Range of volcanic peaks in Sudan

The Marrah Mountains or Marra Mountains (Fur, Fugo Marra; جبل مرة, Jebel Marra) are a range of volcanic peaks in a massif that rises up to 3042 m. They are the highest mountains in Sudan.

==Geography==

Waterfall.

The mountains are located in the center of the Darfur region of Sudan on the border of the states of South Darfur and Central Darfur, with a smaller part of the range in the state of North Darfur. The highest point is Deriba Caldera. The upper reaches of the massif is a small area of temperate climate with high rainfall and permanent springs of water amidst the dry savanna and scrub of the Sahel below.

Apart from the Aïr Mountains in Niger which are on the border of the Sahara proper, the Marrah Mountains are the only major mountain range in the otherwise flat Sahel, rising up to 2600 m above the plain, but are relatively unknown owing to lack of development and political conflict in the region.

The last eruption occurred around 1500 BC. The centre of activity was Deriba Caldera, and involved caldera collapse following the eruption of pumice and pyroclastic flows which travelled over 30 km from the volcano.

The vegetation was described by Gerald Wickens.

== History ==
The Jebel Marra inhibited the spread of Arabisation from east to west, and were a place of refuge for sultans in precolonial times.

From 1984 to 1994, the Jebel Marra Rural Development Project established privately owned and community forests.
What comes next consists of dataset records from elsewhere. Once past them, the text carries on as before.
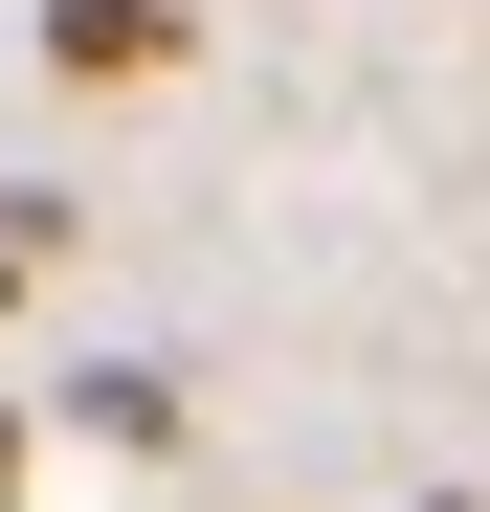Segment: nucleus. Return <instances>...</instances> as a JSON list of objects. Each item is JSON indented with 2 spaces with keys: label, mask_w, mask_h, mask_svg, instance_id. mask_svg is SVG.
<instances>
[{
  "label": "nucleus",
  "mask_w": 490,
  "mask_h": 512,
  "mask_svg": "<svg viewBox=\"0 0 490 512\" xmlns=\"http://www.w3.org/2000/svg\"><path fill=\"white\" fill-rule=\"evenodd\" d=\"M45 67L67 90H156L179 67V0H45Z\"/></svg>",
  "instance_id": "nucleus-1"
},
{
  "label": "nucleus",
  "mask_w": 490,
  "mask_h": 512,
  "mask_svg": "<svg viewBox=\"0 0 490 512\" xmlns=\"http://www.w3.org/2000/svg\"><path fill=\"white\" fill-rule=\"evenodd\" d=\"M67 423H90V446H179V379H156V357H90Z\"/></svg>",
  "instance_id": "nucleus-2"
},
{
  "label": "nucleus",
  "mask_w": 490,
  "mask_h": 512,
  "mask_svg": "<svg viewBox=\"0 0 490 512\" xmlns=\"http://www.w3.org/2000/svg\"><path fill=\"white\" fill-rule=\"evenodd\" d=\"M0 512H23V423H0Z\"/></svg>",
  "instance_id": "nucleus-3"
}]
</instances>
The project developed nurseries, supplied seedlings and encouraged farmers to plant and manage trees on their own land. Afforestation on private land began in 1984, and some plantations had reached production by 1992, providing income for farmers. The programme relied heavily on the exotic species Eucalyptus citriodora, which farmers favoured for its rapid growth and strong market demand. After the project ended, extension services became very limited, but community forestry continued in the area.

During the War in Darfur, the Marrah Mountains came under the control of the rebel Sudan Liberation Movement/Army faction loyal to Abdul Wahid al Nur. The mountains remained one of the group's most important strongholds, housing several of its bases, as of 2021.